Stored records
+++
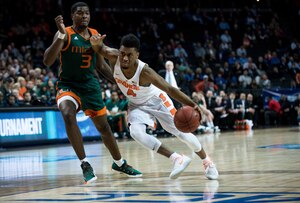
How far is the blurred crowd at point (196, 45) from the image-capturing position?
24.2m

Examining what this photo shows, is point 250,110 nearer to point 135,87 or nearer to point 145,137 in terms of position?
point 145,137

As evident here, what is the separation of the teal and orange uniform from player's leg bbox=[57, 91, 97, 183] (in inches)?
1.2

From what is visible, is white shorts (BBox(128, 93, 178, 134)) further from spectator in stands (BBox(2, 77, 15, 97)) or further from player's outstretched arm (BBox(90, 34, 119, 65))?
spectator in stands (BBox(2, 77, 15, 97))

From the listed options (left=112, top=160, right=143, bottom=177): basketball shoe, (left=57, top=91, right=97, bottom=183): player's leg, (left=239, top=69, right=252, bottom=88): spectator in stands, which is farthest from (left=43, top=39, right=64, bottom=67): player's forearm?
(left=239, top=69, right=252, bottom=88): spectator in stands

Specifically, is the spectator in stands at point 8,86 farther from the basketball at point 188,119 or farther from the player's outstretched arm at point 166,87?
the basketball at point 188,119

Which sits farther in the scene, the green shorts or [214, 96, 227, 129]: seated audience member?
[214, 96, 227, 129]: seated audience member

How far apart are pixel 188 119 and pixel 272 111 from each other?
62.1 ft

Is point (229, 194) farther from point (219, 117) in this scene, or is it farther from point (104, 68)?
point (219, 117)

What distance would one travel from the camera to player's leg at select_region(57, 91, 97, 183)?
8938mm

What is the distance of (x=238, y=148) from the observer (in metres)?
14.1

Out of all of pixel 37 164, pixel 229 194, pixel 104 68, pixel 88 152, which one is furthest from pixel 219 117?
pixel 229 194

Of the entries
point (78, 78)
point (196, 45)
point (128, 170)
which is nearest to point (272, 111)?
point (196, 45)

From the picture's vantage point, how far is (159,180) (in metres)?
8.70

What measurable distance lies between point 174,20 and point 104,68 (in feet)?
75.5
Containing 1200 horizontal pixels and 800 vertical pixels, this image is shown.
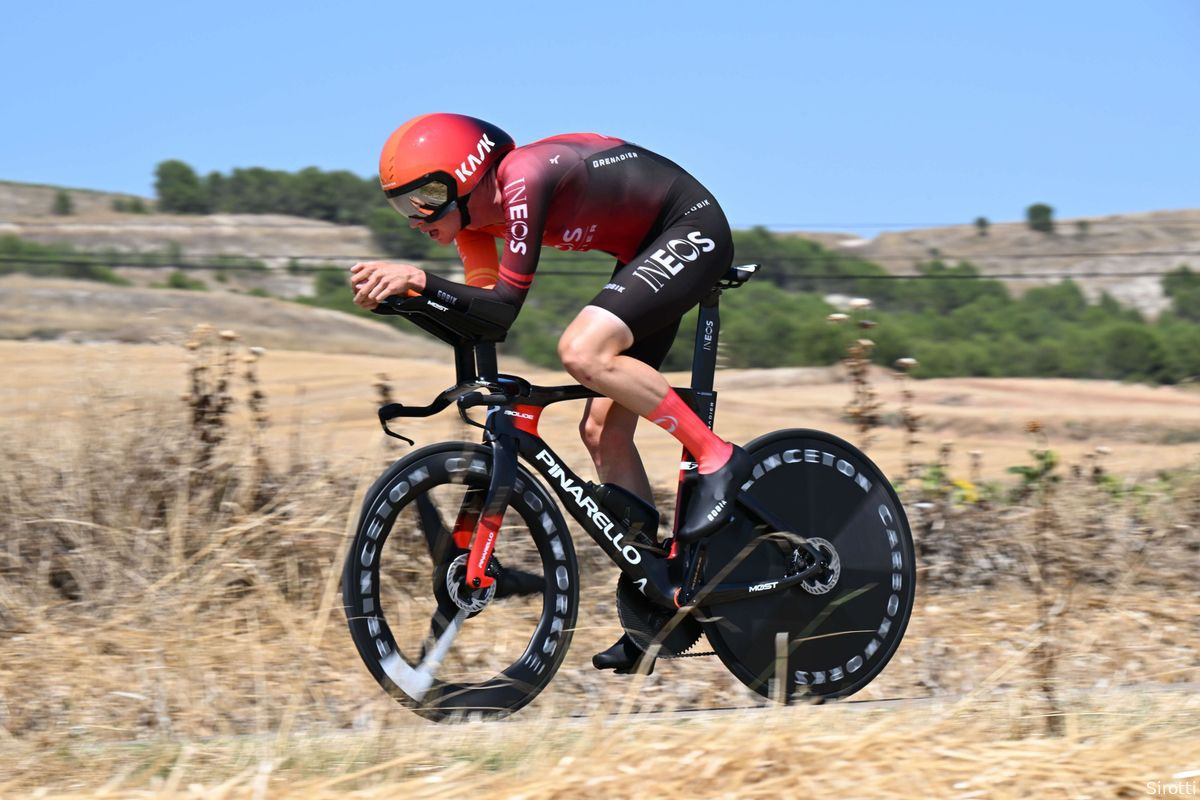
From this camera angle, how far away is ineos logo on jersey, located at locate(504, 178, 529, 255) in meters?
4.15

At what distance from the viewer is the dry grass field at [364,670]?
11.6 feet

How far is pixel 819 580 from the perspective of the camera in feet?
16.1

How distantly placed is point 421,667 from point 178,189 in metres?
68.6

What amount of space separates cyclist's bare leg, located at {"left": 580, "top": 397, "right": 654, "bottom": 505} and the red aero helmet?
0.95m

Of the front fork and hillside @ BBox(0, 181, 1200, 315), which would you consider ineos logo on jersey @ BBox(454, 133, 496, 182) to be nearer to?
the front fork

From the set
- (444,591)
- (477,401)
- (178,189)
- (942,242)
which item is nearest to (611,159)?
(477,401)

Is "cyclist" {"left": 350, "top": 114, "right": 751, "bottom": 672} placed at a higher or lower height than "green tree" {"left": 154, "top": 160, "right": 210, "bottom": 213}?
lower

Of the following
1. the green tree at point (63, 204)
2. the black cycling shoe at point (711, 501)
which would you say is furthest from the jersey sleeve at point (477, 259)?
the green tree at point (63, 204)

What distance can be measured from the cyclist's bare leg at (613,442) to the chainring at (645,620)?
0.35 m

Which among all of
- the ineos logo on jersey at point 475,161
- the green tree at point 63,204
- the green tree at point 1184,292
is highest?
the green tree at point 63,204

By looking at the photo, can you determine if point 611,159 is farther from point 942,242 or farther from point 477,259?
point 942,242

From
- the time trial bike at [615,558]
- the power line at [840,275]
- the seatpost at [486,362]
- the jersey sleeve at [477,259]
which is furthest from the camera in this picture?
the power line at [840,275]

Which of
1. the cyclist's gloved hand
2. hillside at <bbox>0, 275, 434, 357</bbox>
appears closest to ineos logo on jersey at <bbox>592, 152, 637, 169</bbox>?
the cyclist's gloved hand

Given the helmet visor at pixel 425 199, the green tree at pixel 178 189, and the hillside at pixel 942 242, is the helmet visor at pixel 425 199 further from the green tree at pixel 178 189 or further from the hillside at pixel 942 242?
the green tree at pixel 178 189
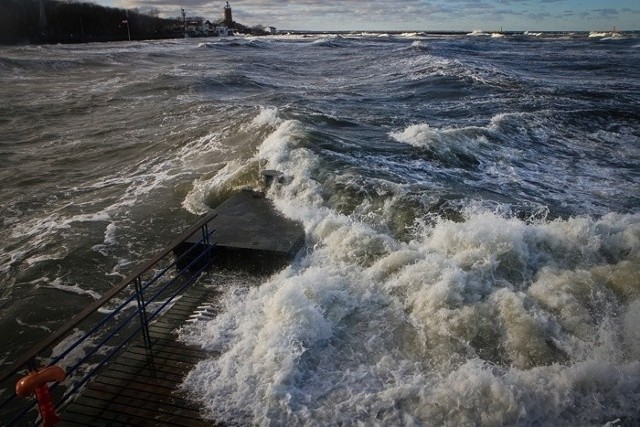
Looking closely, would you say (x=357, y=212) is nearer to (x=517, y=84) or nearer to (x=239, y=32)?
(x=517, y=84)

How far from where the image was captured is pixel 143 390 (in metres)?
4.29

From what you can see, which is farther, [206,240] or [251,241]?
[251,241]

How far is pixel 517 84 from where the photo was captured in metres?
23.7

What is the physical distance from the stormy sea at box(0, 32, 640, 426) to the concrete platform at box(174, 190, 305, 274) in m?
0.33

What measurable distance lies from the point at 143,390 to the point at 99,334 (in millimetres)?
1722

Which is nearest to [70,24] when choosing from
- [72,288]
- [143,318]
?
[72,288]

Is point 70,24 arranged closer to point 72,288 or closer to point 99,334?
point 72,288

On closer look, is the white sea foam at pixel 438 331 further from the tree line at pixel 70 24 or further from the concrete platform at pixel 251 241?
the tree line at pixel 70 24

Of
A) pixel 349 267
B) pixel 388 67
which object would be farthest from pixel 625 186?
pixel 388 67

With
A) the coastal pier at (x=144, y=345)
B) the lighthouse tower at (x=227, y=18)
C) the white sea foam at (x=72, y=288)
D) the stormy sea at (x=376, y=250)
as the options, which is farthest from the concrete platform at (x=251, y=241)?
the lighthouse tower at (x=227, y=18)

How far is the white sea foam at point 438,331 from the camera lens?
404cm

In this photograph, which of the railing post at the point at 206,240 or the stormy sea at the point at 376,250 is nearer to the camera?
the stormy sea at the point at 376,250

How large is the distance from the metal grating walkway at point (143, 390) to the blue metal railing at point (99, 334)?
137mm

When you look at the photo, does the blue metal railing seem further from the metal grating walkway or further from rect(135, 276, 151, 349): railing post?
the metal grating walkway
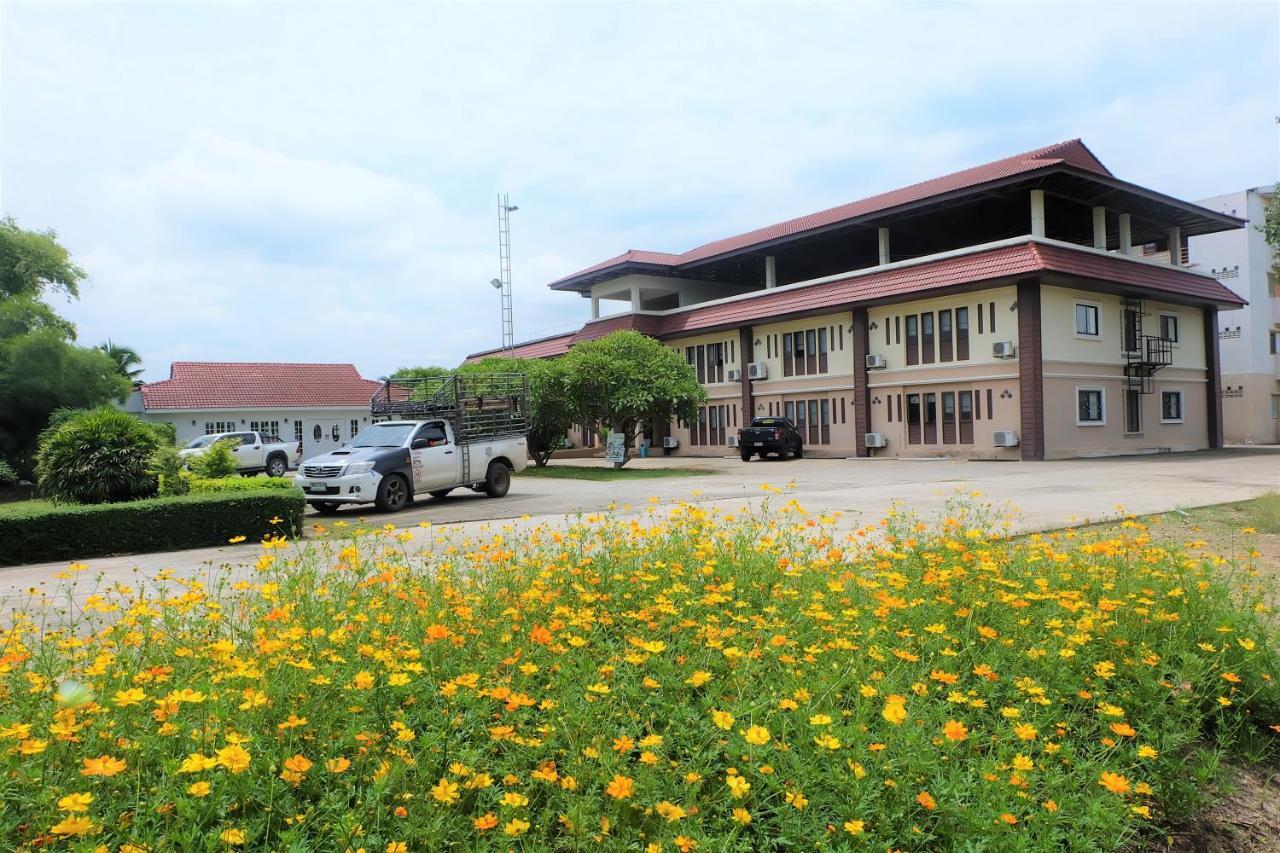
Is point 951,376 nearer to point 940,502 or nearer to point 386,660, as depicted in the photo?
point 940,502

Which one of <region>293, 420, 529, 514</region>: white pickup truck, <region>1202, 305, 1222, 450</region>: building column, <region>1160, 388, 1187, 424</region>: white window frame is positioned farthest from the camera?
<region>1202, 305, 1222, 450</region>: building column

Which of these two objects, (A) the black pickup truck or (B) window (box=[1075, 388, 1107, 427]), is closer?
(B) window (box=[1075, 388, 1107, 427])

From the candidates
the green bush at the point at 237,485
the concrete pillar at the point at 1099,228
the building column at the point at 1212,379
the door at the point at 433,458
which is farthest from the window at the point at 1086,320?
the green bush at the point at 237,485

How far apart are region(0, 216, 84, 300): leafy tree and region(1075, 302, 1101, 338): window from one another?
39598 mm

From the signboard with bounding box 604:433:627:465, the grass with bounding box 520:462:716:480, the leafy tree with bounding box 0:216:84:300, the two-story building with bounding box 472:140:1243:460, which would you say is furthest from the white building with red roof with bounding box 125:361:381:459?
the signboard with bounding box 604:433:627:465

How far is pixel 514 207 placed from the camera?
1828 inches

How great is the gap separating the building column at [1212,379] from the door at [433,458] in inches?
1241

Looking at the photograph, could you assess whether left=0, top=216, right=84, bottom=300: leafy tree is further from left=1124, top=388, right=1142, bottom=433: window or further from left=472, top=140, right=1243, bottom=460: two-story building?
left=1124, top=388, right=1142, bottom=433: window

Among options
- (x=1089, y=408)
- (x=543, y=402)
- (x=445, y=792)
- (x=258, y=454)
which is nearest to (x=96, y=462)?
(x=445, y=792)

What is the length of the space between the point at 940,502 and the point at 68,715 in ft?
41.8

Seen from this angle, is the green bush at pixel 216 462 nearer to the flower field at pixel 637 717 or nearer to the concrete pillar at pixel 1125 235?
the flower field at pixel 637 717

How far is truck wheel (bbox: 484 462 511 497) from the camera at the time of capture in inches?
718

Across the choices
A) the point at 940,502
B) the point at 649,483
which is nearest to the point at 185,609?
the point at 940,502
+++
## The request
Set every line down exactly as written, leaving each picture out.

## Expected answer
How far is the blurred crowd at point (196, 45) from the image-capturing position?
24.2m

Examining what this photo shows, is point 250,110 nearer to point 135,87 or nearer to point 145,137 in terms of position?
point 145,137

As evident here, what is the separation of the teal and orange uniform from player's leg bbox=[57, 91, 97, 183] (in inches)?
1.2

From what is visible, is white shorts (BBox(128, 93, 178, 134)) further from spectator in stands (BBox(2, 77, 15, 97)) or further from player's outstretched arm (BBox(90, 34, 119, 65))?
spectator in stands (BBox(2, 77, 15, 97))

From the listed options (left=112, top=160, right=143, bottom=177): basketball shoe, (left=57, top=91, right=97, bottom=183): player's leg, (left=239, top=69, right=252, bottom=88): spectator in stands, which is farthest from (left=43, top=39, right=64, bottom=67): player's forearm?
(left=239, top=69, right=252, bottom=88): spectator in stands

Specifically, is the spectator in stands at point 8,86 farther from the basketball at point 188,119 or farther from the player's outstretched arm at point 166,87?
the basketball at point 188,119

Which sits farther in the scene, the green shorts or [214, 96, 227, 129]: seated audience member?
[214, 96, 227, 129]: seated audience member

How far apart are pixel 188 119 and pixel 272 111 from each other?
62.1 ft

Is point (229, 194) farther from point (219, 117) in this scene, or is it farther from point (104, 68)?
point (219, 117)

What distance would one travel from the camera to player's leg at select_region(57, 91, 97, 183)?
8938mm

What is the distance of (x=238, y=148) from the observer (in metres)?
14.1

Out of all of pixel 37 164, pixel 229 194, pixel 104 68, pixel 88 152, which one is furthest from pixel 219 117?
pixel 229 194

Of the entries
point (78, 78)
point (196, 45)
point (128, 170)
which is nearest to point (272, 111)?
point (196, 45)

From the picture's vantage point, how far is (159,180) (in metres)?
8.70

What measurable distance lies between point 174,20 and point 104,68 (in feet)?
75.5
Containing 1200 horizontal pixels and 800 vertical pixels, this image is shown.
From this camera angle, how far away is ineos logo on jersey, located at locate(504, 178, 529, 255) in meters?
4.15

At what distance from the viewer is the dry grass field at [364,670]?
11.6 feet

How far is pixel 819 580 from the perspective of the camera in feet?
16.1

How distantly placed is point 421,667 from point 178,189 in metres?
68.6

What amount of space separates cyclist's bare leg, located at {"left": 580, "top": 397, "right": 654, "bottom": 505} and the red aero helmet?
0.95m

Of the front fork and hillside @ BBox(0, 181, 1200, 315), which would you consider ineos logo on jersey @ BBox(454, 133, 496, 182) to be nearer to?
the front fork

From the set
- (444,591)
- (477,401)
- (178,189)
- (942,242)
which item is nearest to (611,159)?
(477,401)

Is "cyclist" {"left": 350, "top": 114, "right": 751, "bottom": 672} placed at a higher or lower height than "green tree" {"left": 154, "top": 160, "right": 210, "bottom": 213}?
lower

Of the following
1. the green tree at point (63, 204)
2. the black cycling shoe at point (711, 501)
which would you say is furthest from the jersey sleeve at point (477, 259)?
the green tree at point (63, 204)

What distance can be measured from the cyclist's bare leg at (613,442) to the chainring at (645,620)?
0.35 m

Which among all of
- the ineos logo on jersey at point 475,161
- the green tree at point 63,204
- the green tree at point 1184,292
is highest?
the green tree at point 63,204

By looking at the photo, can you determine if point 611,159 is farther from point 942,242 or farther from point 477,259?
point 942,242

From
- the time trial bike at [615,558]
- the power line at [840,275]
- the seatpost at [486,362]
- the jersey sleeve at [477,259]
which is furthest from the camera in this picture?
the power line at [840,275]

Which of
1. the cyclist's gloved hand
2. hillside at <bbox>0, 275, 434, 357</bbox>
appears closest to ineos logo on jersey at <bbox>592, 152, 637, 169</bbox>?
the cyclist's gloved hand

Given the helmet visor at pixel 425 199, the green tree at pixel 178 189, and the hillside at pixel 942 242, is the helmet visor at pixel 425 199 further from the green tree at pixel 178 189 or further from the hillside at pixel 942 242?
the green tree at pixel 178 189
Looking closely, would you say (x=357, y=212) is nearer to (x=517, y=84) or nearer to (x=239, y=32)?
(x=517, y=84)

How far from where the image was captured is pixel 143 390 (in metres)?
4.29

From what you can see, which is farther, [206,240] or [251,241]?
[251,241]

How far is pixel 517 84 from where the photo was captured in metres?
23.7

What is the physical distance from the stormy sea at box(0, 32, 640, 426) to the concrete platform at box(174, 190, 305, 274) in m?
0.33

What measurable distance lies from the point at 143,390 to the point at 99,334 (in millimetres)?
1722

Which is nearest to [70,24] when choosing from
- [72,288]
- [143,318]
?
[72,288]

Is point 70,24 arranged closer to point 72,288 or closer to point 99,334?
point 72,288

On closer look, is the white sea foam at pixel 438 331 further from the tree line at pixel 70 24 or further from the concrete platform at pixel 251 241?
the tree line at pixel 70 24

Of
A) pixel 349 267
B) pixel 388 67
which object would be farthest from pixel 625 186?
pixel 388 67

With
A) the coastal pier at (x=144, y=345)
B) the lighthouse tower at (x=227, y=18)
C) the white sea foam at (x=72, y=288)
D) the stormy sea at (x=376, y=250)
as the options, which is farthest from the concrete platform at (x=251, y=241)?
the lighthouse tower at (x=227, y=18)

How far is the white sea foam at point 438,331 from the camera lens?
404cm

In this photograph, which of the railing post at the point at 206,240 or the stormy sea at the point at 376,250 is nearer to the camera?
the stormy sea at the point at 376,250

How large is the distance from the metal grating walkway at point (143, 390) to the blue metal railing at point (99, 334)?
137mm

When you look at the photo, does the blue metal railing seem further from the metal grating walkway or further from rect(135, 276, 151, 349): railing post?
the metal grating walkway
Is point 951,376 nearer to point 940,502 or nearer to point 386,660, as depicted in the photo?
point 940,502

Which one of <region>293, 420, 529, 514</region>: white pickup truck, <region>1202, 305, 1222, 450</region>: building column, <region>1160, 388, 1187, 424</region>: white window frame is positioned farthest from the camera?
<region>1202, 305, 1222, 450</region>: building column

Which of these two objects, (A) the black pickup truck or (B) window (box=[1075, 388, 1107, 427]), is closer?
(B) window (box=[1075, 388, 1107, 427])

From the candidates
the green bush at the point at 237,485
the concrete pillar at the point at 1099,228
the building column at the point at 1212,379
the door at the point at 433,458
which is farthest from the window at the point at 1086,320?
the green bush at the point at 237,485

How far apart are region(0, 216, 84, 300): leafy tree and region(1075, 302, 1101, 338): window from one another?
39598 mm

From the signboard with bounding box 604:433:627:465, the grass with bounding box 520:462:716:480, the leafy tree with bounding box 0:216:84:300, the two-story building with bounding box 472:140:1243:460, which would you say is furthest from the white building with red roof with bounding box 125:361:381:459?
the signboard with bounding box 604:433:627:465

How far is pixel 514 207 placed from the camera?
1828 inches

How great is the gap separating the building column at [1212,379] from the door at [433,458] in inches?
1241

Looking at the photograph, could you assess whether left=0, top=216, right=84, bottom=300: leafy tree is further from left=1124, top=388, right=1142, bottom=433: window or further from left=472, top=140, right=1243, bottom=460: two-story building?
left=1124, top=388, right=1142, bottom=433: window

Among options
- (x=1089, y=408)
- (x=543, y=402)
- (x=445, y=792)
- (x=258, y=454)
which is nearest to (x=96, y=462)?
(x=445, y=792)

What is the length of the space between the point at 940,502 and the point at 68,715 in ft?
41.8

Seen from this angle, is the green bush at pixel 216 462 nearer to the flower field at pixel 637 717 or nearer to the concrete pillar at pixel 1125 235?
the flower field at pixel 637 717

How far is truck wheel (bbox: 484 462 511 497) from the camera at the time of capture in inches?
718

Across the choices
A) the point at 940,502
B) the point at 649,483
which is nearest to the point at 185,609?
the point at 940,502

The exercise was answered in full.